There are fresh oysters, and then there are oysters that you eat just moments after they’ve been pulled out of the water and shucked right in front of you. The former are good, the latter are spectacular. That’s what I discovered under a blazing Hawaiian sun as I slurped briny oyster after briny oyster on the banks of the resort's Punawai pond, where 700 oysters are harvested a week.

Oysters caviar lemon wedges and kelp on a bed of crushed ice.
Courtesy Four Seasons Resort Hualālai

The oyster pond doubles as a water feature by the fifth hole of the property's golf course, and the bivalves were originally introduced to the water hazard to act as a filter.
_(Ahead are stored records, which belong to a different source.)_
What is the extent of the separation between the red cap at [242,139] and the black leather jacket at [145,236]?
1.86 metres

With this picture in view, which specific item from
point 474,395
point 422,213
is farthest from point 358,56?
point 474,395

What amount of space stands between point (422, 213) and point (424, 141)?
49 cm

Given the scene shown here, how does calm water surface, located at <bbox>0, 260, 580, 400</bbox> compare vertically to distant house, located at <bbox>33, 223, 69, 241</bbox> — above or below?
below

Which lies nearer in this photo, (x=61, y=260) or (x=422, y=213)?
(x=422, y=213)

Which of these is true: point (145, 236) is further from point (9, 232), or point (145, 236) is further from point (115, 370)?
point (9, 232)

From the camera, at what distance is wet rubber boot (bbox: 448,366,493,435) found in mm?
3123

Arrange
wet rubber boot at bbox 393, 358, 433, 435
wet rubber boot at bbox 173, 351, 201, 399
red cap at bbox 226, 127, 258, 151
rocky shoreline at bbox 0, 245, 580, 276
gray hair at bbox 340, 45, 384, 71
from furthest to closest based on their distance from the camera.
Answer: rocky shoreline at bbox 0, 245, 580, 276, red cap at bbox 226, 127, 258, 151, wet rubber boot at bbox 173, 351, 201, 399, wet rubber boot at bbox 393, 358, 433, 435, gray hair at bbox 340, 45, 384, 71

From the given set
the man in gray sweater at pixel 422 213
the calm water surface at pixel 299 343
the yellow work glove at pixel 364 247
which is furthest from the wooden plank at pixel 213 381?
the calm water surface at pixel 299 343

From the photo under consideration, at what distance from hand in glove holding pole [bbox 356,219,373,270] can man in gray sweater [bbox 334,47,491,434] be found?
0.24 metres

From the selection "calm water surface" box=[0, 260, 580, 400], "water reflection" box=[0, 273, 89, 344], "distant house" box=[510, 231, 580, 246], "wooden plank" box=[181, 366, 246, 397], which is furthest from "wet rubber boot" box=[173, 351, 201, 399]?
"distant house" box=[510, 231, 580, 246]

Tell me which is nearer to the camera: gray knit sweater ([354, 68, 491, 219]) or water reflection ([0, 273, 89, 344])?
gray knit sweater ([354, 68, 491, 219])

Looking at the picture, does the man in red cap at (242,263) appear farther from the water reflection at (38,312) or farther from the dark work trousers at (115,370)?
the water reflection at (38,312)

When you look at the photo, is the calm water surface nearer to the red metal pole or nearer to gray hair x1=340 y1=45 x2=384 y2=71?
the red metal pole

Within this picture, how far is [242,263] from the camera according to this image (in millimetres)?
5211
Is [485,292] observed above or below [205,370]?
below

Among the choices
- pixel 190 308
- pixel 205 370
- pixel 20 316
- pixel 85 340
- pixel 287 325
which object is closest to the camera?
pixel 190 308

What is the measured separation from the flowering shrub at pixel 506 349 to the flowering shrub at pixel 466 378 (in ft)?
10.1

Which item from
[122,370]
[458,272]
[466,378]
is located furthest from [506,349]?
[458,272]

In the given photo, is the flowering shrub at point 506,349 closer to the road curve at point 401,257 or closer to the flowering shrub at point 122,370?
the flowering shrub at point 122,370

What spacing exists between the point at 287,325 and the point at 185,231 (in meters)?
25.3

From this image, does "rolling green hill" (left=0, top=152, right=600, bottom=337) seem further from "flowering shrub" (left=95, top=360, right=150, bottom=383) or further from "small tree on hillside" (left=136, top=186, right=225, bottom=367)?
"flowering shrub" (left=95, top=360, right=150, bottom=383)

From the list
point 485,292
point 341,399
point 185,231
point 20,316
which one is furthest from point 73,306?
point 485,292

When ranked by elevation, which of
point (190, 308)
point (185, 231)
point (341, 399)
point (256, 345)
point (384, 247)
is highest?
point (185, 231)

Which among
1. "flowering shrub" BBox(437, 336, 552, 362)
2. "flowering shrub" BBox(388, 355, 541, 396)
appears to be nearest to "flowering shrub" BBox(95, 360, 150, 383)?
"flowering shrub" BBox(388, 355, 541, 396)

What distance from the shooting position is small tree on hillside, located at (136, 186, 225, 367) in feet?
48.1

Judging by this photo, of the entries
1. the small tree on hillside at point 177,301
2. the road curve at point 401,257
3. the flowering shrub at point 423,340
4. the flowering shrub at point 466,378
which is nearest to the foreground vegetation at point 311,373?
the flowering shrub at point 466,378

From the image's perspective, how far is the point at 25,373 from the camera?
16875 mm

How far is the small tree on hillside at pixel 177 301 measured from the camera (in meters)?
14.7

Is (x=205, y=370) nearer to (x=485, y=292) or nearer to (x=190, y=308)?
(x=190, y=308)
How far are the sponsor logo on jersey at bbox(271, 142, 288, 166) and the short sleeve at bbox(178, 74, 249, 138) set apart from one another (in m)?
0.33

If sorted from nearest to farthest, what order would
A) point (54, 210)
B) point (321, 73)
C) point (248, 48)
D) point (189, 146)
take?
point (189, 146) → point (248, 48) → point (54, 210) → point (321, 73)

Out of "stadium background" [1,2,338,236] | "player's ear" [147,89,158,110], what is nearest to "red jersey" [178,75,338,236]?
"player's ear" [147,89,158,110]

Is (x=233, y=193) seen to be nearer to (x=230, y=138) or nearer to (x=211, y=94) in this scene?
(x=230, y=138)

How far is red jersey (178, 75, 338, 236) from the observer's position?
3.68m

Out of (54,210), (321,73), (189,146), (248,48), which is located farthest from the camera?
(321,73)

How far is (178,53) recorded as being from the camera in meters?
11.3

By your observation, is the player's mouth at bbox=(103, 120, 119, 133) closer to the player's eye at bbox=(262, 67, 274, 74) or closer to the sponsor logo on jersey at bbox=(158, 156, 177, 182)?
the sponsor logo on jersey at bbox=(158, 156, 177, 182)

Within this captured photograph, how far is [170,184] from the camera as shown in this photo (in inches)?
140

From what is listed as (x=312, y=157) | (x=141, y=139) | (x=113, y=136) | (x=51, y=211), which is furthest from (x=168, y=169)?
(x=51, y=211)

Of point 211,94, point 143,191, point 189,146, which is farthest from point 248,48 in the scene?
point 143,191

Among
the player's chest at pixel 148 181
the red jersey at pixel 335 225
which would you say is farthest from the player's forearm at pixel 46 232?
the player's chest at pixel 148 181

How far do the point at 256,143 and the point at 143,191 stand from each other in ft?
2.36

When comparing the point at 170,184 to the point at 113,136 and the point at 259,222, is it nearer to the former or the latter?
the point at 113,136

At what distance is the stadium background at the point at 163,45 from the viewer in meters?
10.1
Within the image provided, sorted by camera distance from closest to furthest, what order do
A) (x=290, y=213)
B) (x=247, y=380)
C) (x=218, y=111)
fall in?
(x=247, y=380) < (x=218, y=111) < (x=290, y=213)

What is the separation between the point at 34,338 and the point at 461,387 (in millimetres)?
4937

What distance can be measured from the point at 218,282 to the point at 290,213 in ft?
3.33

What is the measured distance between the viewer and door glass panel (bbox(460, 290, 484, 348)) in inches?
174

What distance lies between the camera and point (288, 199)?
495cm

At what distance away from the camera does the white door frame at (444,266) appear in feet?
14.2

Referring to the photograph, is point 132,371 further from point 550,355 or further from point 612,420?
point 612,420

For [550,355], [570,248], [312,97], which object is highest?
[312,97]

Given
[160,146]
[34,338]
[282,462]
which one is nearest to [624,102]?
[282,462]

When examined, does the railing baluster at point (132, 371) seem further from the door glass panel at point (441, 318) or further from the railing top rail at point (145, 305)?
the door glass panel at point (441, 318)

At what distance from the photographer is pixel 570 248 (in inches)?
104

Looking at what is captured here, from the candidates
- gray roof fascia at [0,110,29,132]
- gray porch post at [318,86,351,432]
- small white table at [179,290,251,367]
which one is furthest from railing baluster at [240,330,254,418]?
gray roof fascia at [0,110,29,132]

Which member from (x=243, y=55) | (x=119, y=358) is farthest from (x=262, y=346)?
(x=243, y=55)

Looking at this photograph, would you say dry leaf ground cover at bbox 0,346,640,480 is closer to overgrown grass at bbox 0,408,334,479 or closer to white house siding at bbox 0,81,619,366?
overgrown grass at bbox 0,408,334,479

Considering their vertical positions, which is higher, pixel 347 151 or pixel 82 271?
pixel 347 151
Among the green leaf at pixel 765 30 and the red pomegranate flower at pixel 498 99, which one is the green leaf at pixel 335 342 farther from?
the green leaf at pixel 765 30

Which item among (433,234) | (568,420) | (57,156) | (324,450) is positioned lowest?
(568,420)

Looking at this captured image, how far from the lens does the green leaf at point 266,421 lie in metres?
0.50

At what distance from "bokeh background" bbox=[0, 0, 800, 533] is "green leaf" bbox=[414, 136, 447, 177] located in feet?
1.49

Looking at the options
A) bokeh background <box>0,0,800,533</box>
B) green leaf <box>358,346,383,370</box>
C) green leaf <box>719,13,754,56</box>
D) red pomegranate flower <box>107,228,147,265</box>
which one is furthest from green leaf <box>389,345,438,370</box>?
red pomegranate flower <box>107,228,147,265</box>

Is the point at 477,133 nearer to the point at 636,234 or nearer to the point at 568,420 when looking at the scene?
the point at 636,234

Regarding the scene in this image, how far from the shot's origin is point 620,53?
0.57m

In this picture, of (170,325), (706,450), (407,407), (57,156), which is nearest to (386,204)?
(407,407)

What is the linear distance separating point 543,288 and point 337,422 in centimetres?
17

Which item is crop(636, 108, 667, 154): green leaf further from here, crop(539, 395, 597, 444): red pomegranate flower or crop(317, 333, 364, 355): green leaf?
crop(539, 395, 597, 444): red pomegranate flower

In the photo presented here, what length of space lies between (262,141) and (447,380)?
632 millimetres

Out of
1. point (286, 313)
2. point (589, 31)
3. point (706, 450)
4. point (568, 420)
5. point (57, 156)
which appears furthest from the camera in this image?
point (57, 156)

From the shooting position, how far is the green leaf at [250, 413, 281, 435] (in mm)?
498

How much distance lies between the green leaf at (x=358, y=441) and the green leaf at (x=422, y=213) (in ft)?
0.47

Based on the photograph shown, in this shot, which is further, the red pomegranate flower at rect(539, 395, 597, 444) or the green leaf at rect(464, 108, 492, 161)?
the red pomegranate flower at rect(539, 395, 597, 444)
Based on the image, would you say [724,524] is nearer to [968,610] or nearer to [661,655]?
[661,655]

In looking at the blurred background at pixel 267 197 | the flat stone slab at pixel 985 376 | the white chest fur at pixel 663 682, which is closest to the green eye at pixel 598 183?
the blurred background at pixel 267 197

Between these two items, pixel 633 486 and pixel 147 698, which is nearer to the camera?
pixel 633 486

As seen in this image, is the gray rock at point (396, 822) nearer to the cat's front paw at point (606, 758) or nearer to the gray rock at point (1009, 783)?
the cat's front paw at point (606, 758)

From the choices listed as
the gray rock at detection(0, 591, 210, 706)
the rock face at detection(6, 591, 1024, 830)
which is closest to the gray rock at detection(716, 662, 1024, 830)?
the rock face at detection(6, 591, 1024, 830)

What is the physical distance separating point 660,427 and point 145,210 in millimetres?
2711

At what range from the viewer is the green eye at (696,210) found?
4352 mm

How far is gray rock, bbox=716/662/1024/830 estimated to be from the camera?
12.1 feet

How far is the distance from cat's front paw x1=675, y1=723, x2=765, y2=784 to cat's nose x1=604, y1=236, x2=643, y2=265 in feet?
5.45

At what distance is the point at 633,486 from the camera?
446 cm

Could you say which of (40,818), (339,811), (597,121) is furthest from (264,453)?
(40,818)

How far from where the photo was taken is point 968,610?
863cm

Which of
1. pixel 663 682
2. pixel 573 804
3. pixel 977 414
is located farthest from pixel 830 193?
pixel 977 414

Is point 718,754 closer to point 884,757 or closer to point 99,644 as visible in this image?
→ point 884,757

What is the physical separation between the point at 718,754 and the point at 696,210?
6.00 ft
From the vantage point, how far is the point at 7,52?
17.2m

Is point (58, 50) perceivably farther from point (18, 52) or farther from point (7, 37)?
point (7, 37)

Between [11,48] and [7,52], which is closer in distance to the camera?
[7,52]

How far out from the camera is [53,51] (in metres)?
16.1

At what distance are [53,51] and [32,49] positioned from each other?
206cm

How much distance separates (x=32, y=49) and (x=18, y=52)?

But the baby oysters, just half an inch long—the size of your pinky nail—thrived in the pond's cages. And before long the oysters, juicy kumamotos and sweet Pacifics, had grown so well and were found to be so tasty, they were added to menus throughout the property. To ensure consistent flavor, the resort adjusts the pond's salinity—lowering it slightly from ocean levels—to create a distinct flavor for the oysters grown in the pond.

The pond and its oyster beds have grown into a major feature for the Four Seasons Hualalai. Beyond the bivalves, indigenous animals have also come to call the pond home: Nenue fish and milk fish swim lazily through the water and the small islands dolloped throughout the pond are inhabited by spindly-legged Hawaiian stilts, endangered birds that build their nests there. And guests can book an experience with a staff aquaculture expert who will grab oysters fresh from the pond, and after a quick shuck done right on the bank, serve them along with a freshly popped bottle of Champagne. The hardest decision? Which sauce to try—aguachile, cocktail, or mingonette?